Supplied material:
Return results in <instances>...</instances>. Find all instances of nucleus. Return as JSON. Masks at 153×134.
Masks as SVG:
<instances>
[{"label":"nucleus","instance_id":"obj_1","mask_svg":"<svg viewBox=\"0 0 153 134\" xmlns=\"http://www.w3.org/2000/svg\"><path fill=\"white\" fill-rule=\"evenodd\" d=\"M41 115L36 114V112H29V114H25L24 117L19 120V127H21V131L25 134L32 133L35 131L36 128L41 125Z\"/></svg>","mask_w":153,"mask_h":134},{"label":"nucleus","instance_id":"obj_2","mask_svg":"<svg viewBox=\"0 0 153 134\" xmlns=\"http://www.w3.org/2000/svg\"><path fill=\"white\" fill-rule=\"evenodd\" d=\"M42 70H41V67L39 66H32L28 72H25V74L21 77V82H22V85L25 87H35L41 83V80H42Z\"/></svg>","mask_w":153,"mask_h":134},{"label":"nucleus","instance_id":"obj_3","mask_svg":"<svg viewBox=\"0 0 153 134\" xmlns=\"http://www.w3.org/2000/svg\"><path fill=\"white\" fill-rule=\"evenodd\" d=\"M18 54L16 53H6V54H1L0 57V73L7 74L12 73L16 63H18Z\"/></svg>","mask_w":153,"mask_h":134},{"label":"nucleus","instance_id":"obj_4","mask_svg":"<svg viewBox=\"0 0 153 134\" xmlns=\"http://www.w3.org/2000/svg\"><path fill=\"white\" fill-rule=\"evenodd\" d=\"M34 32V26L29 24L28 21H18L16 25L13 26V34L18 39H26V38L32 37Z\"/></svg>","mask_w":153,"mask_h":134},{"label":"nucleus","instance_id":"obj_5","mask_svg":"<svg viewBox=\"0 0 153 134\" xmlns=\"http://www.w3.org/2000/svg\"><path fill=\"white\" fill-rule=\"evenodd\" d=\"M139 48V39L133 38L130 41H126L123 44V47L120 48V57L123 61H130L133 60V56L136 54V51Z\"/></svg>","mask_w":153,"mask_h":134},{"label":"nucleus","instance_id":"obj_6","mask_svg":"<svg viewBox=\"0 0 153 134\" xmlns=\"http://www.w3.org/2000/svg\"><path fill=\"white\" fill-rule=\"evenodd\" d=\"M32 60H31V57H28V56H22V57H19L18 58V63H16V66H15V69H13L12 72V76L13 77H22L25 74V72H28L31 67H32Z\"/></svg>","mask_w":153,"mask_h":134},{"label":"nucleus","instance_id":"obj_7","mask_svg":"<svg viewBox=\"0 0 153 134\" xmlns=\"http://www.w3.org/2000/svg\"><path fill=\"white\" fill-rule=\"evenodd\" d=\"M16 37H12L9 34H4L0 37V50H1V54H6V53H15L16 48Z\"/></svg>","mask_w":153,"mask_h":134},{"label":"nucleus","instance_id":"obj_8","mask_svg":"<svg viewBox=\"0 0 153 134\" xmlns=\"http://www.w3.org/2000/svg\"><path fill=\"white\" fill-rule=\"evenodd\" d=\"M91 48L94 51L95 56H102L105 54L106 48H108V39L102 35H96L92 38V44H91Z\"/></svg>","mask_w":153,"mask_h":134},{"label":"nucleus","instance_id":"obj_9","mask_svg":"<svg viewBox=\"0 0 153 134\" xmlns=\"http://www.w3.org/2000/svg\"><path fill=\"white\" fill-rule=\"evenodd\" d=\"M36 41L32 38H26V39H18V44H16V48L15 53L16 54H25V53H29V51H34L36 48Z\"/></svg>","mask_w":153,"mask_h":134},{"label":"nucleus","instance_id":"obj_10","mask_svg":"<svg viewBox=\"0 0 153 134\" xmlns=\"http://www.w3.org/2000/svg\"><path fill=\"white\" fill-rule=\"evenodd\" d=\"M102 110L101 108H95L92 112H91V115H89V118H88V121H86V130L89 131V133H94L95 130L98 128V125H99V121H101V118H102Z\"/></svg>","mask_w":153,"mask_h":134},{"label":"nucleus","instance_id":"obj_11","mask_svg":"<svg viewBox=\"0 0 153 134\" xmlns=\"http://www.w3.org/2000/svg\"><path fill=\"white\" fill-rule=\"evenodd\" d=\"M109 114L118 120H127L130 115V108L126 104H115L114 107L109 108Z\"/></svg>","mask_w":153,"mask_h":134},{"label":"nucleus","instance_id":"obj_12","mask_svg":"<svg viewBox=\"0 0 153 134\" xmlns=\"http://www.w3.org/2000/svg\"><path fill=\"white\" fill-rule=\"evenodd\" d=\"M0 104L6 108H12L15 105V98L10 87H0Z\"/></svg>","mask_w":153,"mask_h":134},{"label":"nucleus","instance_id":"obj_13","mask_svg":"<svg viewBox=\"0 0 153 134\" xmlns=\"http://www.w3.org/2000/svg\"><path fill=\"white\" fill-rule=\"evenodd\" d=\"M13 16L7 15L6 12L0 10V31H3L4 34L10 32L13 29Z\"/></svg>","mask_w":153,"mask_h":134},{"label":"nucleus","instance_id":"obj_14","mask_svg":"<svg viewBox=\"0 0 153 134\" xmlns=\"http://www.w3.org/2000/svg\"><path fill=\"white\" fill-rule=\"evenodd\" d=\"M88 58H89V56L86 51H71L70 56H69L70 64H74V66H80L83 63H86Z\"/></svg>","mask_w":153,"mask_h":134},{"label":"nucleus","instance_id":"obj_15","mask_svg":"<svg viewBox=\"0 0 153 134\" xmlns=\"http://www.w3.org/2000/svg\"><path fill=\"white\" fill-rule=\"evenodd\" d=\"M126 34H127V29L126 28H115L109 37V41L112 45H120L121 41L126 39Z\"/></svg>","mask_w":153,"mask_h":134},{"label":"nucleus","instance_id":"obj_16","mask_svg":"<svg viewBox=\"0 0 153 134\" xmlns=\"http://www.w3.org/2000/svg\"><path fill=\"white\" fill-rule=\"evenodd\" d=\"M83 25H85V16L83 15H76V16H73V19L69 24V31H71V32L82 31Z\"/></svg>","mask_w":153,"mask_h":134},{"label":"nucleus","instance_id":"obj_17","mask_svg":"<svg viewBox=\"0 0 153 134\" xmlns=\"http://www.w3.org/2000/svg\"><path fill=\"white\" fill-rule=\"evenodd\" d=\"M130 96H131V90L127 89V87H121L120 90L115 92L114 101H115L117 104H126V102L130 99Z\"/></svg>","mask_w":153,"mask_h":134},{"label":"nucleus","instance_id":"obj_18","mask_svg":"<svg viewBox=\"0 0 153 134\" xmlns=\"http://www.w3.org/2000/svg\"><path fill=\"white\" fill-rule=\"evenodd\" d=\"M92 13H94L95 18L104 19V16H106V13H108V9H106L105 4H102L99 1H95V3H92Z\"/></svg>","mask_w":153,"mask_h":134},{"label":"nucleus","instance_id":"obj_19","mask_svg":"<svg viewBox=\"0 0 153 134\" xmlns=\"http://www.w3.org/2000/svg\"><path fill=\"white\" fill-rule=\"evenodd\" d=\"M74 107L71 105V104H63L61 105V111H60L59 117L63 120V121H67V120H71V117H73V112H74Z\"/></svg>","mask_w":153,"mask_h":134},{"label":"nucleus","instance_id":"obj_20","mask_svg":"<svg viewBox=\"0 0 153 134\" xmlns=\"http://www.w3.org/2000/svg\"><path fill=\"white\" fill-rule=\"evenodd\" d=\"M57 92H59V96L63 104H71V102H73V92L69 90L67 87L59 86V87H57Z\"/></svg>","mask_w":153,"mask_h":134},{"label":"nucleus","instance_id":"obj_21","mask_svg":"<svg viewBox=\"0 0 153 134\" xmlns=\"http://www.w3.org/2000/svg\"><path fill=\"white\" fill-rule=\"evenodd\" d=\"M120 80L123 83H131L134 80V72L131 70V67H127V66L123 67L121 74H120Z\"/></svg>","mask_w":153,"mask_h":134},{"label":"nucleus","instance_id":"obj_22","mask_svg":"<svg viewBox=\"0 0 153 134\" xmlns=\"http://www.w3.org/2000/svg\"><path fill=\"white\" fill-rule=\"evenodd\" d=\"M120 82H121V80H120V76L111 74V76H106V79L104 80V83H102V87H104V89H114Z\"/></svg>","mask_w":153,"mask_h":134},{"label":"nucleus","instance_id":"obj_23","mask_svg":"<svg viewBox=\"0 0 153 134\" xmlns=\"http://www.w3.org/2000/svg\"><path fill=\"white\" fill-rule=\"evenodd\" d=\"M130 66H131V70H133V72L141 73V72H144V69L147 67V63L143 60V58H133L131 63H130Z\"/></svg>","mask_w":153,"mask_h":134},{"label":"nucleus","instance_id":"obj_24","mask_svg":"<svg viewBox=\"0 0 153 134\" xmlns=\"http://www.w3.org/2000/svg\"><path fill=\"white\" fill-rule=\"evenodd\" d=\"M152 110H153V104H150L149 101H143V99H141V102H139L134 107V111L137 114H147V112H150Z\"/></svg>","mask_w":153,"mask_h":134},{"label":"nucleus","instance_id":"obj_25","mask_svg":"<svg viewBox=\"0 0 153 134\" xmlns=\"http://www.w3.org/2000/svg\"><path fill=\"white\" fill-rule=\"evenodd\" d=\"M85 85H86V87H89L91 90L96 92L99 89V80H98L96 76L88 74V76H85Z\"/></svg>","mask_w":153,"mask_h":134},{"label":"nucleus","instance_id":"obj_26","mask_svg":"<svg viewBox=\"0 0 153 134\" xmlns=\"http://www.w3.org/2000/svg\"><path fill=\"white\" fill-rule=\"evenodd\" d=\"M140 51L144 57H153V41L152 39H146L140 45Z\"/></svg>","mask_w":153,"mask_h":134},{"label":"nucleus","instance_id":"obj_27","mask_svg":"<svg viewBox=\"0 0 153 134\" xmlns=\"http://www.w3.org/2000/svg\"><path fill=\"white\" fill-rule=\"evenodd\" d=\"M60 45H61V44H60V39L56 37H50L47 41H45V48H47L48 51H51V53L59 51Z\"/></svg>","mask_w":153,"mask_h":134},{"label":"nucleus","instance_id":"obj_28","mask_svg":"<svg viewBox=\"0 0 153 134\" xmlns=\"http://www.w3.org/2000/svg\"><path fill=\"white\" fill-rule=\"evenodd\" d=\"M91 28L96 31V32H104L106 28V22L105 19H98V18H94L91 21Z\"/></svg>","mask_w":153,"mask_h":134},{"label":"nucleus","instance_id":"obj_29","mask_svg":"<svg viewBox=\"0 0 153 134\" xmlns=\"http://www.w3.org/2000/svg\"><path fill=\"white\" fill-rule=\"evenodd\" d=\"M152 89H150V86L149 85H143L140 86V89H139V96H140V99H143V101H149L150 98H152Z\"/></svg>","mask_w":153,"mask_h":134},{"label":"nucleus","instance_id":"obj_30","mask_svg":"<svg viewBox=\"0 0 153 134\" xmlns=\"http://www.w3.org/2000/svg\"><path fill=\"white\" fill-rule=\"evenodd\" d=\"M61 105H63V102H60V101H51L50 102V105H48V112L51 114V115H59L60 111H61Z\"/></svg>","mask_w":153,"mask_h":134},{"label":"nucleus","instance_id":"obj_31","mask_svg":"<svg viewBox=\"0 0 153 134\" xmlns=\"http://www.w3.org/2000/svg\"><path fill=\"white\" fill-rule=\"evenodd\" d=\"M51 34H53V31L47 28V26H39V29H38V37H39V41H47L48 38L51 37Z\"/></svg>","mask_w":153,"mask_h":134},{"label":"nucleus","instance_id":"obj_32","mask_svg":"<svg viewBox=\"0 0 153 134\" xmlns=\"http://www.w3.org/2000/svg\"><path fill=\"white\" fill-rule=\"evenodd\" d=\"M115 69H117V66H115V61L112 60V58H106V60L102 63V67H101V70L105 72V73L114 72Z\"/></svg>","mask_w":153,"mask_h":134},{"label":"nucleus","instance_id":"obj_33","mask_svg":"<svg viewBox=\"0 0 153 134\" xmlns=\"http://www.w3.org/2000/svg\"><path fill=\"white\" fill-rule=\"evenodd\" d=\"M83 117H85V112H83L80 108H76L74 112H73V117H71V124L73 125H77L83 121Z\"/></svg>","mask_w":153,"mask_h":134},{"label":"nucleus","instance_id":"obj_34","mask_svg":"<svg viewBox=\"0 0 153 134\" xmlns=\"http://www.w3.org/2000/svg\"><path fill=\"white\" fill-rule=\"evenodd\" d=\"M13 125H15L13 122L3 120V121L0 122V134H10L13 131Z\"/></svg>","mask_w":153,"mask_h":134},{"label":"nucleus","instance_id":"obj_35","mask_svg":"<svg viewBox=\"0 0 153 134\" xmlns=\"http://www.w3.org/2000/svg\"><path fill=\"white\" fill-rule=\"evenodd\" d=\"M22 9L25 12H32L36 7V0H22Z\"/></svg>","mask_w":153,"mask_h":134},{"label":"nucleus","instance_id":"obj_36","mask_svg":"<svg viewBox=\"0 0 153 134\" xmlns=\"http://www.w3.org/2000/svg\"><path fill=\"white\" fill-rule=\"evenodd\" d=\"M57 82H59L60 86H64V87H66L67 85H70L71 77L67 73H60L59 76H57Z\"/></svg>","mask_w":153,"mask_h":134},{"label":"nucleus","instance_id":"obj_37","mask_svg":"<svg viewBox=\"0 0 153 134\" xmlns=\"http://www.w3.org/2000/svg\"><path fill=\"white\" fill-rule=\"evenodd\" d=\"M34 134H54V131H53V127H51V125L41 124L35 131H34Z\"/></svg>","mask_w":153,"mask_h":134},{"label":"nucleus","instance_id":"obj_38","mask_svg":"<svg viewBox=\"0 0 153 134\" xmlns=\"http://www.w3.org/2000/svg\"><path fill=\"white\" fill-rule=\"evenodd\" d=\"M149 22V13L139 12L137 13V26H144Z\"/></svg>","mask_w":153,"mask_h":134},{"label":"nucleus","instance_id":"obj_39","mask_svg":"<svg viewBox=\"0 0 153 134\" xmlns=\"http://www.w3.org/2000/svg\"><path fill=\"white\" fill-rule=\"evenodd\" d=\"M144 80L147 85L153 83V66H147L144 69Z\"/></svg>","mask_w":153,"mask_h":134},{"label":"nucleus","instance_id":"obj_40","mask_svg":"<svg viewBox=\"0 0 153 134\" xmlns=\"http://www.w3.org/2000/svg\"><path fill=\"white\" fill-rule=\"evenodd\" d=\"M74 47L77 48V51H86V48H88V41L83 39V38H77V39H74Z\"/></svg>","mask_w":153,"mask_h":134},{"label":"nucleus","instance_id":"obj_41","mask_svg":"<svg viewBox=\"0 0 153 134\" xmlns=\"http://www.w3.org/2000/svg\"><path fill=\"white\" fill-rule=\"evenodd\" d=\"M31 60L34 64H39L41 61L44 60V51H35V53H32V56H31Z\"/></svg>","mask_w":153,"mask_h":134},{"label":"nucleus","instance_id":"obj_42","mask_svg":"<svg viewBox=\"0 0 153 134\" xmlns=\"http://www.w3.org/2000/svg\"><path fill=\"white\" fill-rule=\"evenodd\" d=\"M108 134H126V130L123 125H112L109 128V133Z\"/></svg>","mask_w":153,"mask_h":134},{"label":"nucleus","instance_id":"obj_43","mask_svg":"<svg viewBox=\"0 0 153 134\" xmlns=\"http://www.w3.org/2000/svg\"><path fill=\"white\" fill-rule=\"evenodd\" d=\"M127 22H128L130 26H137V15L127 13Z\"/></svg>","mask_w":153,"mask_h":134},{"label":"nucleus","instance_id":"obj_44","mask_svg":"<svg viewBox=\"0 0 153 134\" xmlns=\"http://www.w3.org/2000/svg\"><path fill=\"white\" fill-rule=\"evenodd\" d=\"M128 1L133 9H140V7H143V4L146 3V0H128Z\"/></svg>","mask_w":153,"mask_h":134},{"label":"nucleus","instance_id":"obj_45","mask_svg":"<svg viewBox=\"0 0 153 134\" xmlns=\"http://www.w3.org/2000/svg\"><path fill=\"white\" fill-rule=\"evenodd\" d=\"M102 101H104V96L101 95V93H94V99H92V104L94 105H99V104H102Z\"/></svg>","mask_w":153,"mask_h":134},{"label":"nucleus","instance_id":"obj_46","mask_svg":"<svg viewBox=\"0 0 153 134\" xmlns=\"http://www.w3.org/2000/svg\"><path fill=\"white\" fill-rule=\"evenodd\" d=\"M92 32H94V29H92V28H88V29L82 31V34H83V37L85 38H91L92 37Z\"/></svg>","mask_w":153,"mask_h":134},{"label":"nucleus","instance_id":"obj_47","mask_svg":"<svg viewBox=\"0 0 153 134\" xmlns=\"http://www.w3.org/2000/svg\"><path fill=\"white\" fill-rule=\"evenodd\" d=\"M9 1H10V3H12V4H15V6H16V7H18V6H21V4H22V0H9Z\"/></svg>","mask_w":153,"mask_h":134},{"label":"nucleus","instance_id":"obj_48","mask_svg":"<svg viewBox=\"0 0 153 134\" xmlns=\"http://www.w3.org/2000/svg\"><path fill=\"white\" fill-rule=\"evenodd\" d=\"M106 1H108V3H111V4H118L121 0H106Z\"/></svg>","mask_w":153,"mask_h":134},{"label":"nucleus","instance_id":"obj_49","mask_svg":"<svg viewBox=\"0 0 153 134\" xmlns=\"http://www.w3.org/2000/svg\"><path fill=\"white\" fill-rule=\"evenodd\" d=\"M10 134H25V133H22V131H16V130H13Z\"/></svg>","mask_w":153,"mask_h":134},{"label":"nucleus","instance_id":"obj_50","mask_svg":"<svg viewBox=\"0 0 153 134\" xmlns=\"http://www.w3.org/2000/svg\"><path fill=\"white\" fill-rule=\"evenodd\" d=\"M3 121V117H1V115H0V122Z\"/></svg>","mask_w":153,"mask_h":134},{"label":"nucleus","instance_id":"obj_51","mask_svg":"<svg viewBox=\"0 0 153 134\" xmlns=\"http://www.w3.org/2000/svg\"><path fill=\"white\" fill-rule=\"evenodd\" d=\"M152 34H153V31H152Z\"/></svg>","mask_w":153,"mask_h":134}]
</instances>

Problem:
Collect each line of the entries that contains the string "Masks". Case matters, so a line only counts if its capitalization matches.

Written solution:
Return results in <instances>...</instances>. Find all instances of nucleus. Return as JSON. Masks at 153×134.
Masks as SVG:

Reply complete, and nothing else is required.